Throughout the film, the music is thick, not only in the studio but also in the essence of each character. While waiting to begin recording, Rainey speaks of the constant music within her head, saying, “White folks don’t understand about the blues. They hear it come out, but they don’t know how it got there. They don’t understand that’s life’s way of talking.” In this, Rainey’s dependence on the blues is clear. The band members are skilled and often quarrel about their views on music, whether that be as a love or job. Levee is a character stuffed with symphony — his distinct, belligerent, and passionate way of speaking is coupled with his confident musical improvisation. Even Dussie Mae (Taylour Paige), Rainey’s girlfriend, must constantly be dragged away from the microphone as she lusts after a life of performance.
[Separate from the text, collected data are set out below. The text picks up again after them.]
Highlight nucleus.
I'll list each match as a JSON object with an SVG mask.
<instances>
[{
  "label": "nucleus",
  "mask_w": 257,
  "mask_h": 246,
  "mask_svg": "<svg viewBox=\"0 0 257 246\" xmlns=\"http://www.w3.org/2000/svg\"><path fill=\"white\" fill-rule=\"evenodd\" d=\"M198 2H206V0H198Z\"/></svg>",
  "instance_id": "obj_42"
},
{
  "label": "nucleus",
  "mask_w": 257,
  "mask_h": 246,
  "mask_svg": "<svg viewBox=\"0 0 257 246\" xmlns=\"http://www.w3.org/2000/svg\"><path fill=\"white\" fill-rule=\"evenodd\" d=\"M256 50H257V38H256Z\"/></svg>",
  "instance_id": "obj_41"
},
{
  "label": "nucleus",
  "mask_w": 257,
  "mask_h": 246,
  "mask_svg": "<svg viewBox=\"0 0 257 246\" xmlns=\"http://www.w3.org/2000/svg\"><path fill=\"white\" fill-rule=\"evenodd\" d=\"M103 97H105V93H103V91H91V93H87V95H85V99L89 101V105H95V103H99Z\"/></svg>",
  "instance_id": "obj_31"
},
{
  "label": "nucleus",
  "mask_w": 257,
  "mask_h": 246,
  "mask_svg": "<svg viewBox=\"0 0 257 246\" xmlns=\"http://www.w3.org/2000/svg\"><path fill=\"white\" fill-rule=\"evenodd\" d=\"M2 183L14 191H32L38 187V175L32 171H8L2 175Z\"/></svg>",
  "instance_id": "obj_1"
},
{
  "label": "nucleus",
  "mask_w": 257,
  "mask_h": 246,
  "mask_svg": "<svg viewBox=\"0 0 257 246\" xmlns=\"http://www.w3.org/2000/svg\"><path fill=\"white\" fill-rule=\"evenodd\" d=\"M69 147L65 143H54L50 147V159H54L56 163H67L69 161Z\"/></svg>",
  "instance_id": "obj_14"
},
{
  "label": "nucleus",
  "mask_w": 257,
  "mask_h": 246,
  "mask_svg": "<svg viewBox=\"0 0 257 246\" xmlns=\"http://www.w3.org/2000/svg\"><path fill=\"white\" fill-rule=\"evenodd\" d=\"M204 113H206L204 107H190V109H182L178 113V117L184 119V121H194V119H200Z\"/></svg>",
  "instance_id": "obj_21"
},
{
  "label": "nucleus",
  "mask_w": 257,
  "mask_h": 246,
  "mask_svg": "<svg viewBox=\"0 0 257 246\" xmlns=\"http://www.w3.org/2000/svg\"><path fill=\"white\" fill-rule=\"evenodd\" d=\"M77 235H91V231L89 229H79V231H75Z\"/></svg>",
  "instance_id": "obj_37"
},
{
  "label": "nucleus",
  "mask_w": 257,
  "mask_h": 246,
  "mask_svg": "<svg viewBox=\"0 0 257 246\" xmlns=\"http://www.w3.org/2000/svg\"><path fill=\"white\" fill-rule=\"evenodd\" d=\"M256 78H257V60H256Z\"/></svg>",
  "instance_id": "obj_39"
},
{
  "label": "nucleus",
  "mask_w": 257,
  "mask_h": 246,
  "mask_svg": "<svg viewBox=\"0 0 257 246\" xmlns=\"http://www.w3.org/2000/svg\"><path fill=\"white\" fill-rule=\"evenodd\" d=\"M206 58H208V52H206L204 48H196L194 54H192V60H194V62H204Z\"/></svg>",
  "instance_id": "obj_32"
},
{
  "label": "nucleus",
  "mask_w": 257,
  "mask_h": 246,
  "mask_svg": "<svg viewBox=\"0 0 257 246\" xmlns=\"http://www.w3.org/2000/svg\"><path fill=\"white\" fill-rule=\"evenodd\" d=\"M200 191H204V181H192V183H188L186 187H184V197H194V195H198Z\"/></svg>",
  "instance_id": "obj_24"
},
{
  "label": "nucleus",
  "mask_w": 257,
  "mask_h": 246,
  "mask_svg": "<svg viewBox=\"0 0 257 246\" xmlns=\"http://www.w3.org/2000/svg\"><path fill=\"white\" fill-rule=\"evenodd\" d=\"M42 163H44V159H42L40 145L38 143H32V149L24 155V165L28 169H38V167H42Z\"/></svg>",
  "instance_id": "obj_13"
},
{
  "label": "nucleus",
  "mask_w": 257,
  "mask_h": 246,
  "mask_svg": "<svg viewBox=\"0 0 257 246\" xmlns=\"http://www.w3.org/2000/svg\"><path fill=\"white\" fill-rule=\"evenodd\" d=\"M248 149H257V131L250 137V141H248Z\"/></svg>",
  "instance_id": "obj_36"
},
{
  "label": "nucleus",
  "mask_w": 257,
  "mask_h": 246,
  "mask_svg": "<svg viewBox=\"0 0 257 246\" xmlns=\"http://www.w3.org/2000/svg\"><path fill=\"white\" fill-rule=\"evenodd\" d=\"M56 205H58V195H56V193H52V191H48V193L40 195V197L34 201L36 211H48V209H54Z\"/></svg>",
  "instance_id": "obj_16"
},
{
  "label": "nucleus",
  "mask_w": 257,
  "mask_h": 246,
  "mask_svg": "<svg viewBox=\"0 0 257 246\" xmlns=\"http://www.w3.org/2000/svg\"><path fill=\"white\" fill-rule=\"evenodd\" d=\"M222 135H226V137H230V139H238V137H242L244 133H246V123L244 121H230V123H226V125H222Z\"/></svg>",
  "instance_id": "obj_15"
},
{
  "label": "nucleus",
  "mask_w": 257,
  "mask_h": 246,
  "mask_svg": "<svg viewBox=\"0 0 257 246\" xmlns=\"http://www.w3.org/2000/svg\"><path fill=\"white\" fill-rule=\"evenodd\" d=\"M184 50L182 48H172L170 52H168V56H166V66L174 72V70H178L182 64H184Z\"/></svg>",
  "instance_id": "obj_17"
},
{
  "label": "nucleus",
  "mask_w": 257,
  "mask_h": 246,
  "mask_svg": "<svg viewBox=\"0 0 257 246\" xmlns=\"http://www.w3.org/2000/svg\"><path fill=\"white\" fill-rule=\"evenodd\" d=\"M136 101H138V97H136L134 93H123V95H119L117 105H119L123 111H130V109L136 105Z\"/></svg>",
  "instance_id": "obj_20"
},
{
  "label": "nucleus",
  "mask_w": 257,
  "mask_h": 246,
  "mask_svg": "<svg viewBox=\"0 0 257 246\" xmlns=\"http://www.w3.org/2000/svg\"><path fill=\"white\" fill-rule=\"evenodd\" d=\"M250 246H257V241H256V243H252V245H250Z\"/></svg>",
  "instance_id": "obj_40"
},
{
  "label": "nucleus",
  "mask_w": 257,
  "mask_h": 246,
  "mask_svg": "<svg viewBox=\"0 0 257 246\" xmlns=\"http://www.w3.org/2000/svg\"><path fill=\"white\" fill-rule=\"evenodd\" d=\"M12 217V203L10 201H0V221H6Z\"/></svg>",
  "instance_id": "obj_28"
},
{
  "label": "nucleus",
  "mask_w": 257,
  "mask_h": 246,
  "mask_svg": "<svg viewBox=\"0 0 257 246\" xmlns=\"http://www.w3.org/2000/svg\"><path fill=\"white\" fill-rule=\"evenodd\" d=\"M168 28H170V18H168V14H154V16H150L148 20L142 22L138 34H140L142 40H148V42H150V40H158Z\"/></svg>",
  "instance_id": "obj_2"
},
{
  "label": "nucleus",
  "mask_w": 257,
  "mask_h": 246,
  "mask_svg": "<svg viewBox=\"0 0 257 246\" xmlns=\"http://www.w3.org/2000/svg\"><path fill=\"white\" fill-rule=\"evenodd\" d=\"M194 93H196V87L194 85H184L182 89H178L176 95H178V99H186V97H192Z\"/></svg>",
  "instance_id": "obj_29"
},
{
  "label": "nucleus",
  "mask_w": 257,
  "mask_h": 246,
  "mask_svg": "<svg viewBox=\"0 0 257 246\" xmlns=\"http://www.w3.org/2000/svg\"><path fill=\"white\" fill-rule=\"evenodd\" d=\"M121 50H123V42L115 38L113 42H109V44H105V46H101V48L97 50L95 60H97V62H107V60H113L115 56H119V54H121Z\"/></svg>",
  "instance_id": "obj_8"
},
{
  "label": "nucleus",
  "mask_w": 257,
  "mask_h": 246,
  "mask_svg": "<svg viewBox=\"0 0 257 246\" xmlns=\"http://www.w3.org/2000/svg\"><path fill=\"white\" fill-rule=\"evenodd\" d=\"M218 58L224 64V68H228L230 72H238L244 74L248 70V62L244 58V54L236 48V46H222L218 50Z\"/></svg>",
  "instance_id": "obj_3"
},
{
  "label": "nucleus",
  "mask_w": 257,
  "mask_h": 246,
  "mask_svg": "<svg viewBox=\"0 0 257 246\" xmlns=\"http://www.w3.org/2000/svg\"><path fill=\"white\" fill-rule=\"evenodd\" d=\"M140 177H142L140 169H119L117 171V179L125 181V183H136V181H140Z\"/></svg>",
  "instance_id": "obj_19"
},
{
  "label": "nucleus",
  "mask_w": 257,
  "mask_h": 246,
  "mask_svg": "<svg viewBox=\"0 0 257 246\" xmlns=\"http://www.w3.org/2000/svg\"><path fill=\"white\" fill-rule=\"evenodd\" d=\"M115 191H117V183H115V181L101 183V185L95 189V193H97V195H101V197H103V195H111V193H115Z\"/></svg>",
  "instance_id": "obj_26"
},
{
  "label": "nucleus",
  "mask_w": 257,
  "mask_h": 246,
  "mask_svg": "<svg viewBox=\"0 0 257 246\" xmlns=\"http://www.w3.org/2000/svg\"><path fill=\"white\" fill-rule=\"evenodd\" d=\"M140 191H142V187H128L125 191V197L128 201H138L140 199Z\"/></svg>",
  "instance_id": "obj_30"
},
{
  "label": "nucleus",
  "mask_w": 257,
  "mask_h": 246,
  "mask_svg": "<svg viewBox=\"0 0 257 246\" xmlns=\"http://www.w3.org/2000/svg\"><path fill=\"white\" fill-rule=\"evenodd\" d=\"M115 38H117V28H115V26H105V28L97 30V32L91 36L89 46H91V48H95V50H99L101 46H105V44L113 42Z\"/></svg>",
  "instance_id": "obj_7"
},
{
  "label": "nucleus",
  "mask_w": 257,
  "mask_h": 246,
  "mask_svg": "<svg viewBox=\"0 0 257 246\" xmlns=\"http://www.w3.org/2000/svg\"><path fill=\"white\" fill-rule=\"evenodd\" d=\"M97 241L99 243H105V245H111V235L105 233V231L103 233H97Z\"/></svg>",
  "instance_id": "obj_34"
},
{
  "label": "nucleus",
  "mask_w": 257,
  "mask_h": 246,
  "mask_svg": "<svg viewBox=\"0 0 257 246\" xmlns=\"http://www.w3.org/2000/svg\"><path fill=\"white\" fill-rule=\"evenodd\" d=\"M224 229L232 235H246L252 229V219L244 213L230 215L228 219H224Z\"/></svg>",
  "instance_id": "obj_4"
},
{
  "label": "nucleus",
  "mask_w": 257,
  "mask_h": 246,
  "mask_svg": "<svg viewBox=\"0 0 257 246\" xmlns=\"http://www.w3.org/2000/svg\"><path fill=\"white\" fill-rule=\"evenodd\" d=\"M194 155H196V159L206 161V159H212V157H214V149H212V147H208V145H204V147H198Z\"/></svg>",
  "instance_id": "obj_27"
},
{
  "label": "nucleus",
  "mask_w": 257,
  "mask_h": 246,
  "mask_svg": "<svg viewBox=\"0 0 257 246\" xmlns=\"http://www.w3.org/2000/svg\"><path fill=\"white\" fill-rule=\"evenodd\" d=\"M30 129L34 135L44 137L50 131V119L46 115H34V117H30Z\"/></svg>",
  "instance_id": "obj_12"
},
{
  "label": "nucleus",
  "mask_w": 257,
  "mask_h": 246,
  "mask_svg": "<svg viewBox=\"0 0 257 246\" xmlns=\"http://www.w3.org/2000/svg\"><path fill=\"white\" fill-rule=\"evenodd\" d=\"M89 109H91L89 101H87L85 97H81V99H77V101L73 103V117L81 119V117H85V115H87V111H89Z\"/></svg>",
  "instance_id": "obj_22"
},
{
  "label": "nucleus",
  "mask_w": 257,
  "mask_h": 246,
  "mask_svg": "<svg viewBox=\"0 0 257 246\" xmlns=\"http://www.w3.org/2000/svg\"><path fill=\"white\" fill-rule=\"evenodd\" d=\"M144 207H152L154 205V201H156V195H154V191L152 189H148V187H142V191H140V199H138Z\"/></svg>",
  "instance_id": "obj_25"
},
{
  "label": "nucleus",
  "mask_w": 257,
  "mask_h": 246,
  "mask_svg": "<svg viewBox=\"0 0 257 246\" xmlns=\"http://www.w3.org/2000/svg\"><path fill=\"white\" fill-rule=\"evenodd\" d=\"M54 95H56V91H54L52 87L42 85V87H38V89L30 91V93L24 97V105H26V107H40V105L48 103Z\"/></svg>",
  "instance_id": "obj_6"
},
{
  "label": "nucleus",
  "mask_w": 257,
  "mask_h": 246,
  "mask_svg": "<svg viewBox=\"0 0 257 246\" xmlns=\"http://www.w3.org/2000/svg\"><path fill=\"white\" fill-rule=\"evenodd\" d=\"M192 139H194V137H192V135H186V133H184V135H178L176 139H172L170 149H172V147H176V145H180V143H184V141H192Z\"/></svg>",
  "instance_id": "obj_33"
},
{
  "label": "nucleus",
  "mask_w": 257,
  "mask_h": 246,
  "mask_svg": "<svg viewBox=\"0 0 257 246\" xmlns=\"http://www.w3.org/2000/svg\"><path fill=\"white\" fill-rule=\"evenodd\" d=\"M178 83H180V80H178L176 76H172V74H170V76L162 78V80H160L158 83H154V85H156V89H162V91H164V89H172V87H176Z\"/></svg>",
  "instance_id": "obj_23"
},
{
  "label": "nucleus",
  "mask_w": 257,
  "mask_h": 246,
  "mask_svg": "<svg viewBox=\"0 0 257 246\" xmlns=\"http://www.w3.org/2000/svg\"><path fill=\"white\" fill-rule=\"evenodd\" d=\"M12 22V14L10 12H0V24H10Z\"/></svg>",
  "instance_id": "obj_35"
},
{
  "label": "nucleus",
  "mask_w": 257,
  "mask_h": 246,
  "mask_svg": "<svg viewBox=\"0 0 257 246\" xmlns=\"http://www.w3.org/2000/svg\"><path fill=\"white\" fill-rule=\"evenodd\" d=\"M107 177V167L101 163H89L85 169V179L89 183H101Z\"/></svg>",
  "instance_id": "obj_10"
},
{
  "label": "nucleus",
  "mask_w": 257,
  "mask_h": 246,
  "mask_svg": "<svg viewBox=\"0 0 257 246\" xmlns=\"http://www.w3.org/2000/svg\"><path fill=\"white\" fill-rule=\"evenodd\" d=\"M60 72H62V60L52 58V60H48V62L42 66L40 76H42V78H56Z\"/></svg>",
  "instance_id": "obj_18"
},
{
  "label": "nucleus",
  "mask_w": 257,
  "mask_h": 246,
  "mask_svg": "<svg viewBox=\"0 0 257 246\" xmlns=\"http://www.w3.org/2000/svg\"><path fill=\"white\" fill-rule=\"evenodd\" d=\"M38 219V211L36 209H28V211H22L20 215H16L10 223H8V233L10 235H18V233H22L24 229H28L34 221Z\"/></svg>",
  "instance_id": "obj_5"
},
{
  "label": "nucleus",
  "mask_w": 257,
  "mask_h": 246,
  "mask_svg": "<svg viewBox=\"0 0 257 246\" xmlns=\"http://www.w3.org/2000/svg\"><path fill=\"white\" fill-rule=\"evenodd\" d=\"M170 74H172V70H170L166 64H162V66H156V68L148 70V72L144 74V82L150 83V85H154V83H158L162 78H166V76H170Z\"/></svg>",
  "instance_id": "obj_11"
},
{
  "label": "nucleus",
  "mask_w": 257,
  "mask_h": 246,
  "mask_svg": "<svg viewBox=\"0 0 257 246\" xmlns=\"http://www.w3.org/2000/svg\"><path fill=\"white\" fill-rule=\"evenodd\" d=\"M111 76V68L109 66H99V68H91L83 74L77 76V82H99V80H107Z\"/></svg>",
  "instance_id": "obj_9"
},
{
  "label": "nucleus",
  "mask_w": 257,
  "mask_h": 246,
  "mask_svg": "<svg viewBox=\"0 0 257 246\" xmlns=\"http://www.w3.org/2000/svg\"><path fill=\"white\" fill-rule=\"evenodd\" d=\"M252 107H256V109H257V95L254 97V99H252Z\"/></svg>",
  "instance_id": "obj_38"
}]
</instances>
It seemed to me as if there is not only music in the script, but also in the blood of the characters.

The score of the film constantly plays in the distance, almost as if the band could be heard practicing at all times. Alternatively, silence is utilized during scenes of great tension, such as Levee’s frequent breakdowns. This control of music is extremely effective in creating great feelings of anxiety. Wolfe even ventures to put Wilson’s monologues to music. Take, for example, Toledo’s oration about stew: “The problem ain’t with the white man. The white man knows you just a leftover. ‘Cause he the one who done the eating and he know what he done ate. But we don’t know that we been took and made history out of.” In the film adaptation, Toledo’s hands dance across the keys of the piano as he speaks these lines, and the heartbreaking truth of his words come as smooth as honey.

This emphasis on the auditory aspect of the script opens the audience to the concept of music as storytelling and the importance of oral language as a telling of black history. Many black artists I admire have utilized this same concept in their work–take Langston Hughes and Zora Neale Hurston, for example. By setting much of the film to the rhythm of the characters’ theatre-reminiscent speech patterns and the background of distant song, Wolfe emulates the significance of blues in the history of black Americans while maintaining the original intentions of Wilson’s script. Wolfe’s theatre background and genuine appreciation for Wilson’s groundbreaking play is apparent in his adaptation of Ma Rainey’s Black Bottom, as the film’s historical truth and musically driven storyline reveals the raw struggle of black Americans that is all too difficult to ignore.